Dataset items
──────

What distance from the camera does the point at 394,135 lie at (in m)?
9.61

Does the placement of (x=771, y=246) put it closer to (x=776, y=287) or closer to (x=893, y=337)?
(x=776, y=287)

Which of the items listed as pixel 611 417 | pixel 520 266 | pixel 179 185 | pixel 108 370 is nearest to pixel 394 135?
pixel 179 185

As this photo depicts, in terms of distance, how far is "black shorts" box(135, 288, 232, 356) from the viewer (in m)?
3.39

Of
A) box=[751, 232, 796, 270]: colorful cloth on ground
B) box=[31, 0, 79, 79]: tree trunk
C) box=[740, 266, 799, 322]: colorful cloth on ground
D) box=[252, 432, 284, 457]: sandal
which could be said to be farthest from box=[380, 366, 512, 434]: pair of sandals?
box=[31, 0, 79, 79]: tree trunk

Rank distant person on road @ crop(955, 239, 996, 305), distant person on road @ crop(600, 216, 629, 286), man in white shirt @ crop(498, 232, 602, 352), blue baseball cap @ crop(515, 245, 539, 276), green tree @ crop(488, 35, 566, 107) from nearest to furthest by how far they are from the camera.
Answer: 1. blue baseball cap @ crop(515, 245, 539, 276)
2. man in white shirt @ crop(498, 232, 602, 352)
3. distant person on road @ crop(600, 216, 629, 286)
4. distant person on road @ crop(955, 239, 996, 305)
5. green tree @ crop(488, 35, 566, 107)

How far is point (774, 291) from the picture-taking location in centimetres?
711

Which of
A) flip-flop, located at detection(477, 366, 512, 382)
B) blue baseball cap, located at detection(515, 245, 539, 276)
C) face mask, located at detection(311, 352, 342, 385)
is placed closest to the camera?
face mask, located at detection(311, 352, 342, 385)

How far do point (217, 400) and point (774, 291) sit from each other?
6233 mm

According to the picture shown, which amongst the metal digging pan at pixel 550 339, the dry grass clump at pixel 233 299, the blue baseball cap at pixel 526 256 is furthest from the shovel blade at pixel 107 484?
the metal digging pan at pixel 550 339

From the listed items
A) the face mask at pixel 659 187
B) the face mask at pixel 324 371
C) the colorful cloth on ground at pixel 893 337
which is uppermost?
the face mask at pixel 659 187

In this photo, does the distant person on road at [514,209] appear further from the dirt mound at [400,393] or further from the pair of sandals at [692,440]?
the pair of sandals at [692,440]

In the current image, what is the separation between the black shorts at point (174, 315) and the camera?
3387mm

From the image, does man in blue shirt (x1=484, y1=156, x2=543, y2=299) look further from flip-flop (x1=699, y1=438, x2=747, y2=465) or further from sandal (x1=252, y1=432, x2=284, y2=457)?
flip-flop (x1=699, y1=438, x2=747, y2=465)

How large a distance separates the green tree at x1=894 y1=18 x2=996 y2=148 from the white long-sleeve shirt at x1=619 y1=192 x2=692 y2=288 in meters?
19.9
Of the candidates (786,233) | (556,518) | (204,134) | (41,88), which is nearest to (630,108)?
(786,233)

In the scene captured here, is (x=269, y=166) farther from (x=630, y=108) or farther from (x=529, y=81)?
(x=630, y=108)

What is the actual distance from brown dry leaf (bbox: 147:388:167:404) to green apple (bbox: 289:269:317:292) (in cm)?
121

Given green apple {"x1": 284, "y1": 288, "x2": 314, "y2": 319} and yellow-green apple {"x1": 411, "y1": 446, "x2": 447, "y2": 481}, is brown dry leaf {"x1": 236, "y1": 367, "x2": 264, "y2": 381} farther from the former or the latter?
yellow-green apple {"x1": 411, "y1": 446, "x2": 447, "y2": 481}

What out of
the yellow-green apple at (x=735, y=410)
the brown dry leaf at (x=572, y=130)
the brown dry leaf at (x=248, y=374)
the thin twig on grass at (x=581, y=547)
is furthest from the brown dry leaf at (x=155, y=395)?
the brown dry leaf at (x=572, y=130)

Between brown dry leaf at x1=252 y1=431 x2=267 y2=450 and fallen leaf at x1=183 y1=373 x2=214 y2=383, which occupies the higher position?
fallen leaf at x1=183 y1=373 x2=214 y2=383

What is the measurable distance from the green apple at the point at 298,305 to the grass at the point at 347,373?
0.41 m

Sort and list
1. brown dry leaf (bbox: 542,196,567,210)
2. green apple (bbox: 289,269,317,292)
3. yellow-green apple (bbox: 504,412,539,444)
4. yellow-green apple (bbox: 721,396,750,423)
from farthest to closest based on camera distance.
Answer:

──────

» **Problem**
Copy the items word for word, beginning at the line that contains "Given green apple" and continuing through the final line of the items.

» **The completed task**
Given green apple {"x1": 284, "y1": 288, "x2": 314, "y2": 319} and yellow-green apple {"x1": 411, "y1": 446, "x2": 447, "y2": 481}, is brown dry leaf {"x1": 236, "y1": 367, "x2": 264, "y2": 381} farther from the former or the latter?
yellow-green apple {"x1": 411, "y1": 446, "x2": 447, "y2": 481}

What out of
the yellow-green apple at (x=735, y=410)
the brown dry leaf at (x=572, y=130)
the brown dry leaf at (x=248, y=374)
the thin twig on grass at (x=581, y=547)
is furthest from the brown dry leaf at (x=155, y=395)?
the brown dry leaf at (x=572, y=130)

Between brown dry leaf at x1=252 y1=431 x2=267 y2=450 and fallen leaf at x1=183 y1=373 x2=214 y2=383, which occupies the higher position?
fallen leaf at x1=183 y1=373 x2=214 y2=383

What is the measurable distance from the green apple at the point at 298,305 to the grass at the point at 347,373?
0.41 m

Sort and list
1. brown dry leaf (bbox: 542,196,567,210)
2. green apple (bbox: 289,269,317,292)
3. yellow-green apple (bbox: 504,412,539,444)
4. yellow-green apple (bbox: 721,396,750,423)
from farthest to closest based on camera distance.
Answer:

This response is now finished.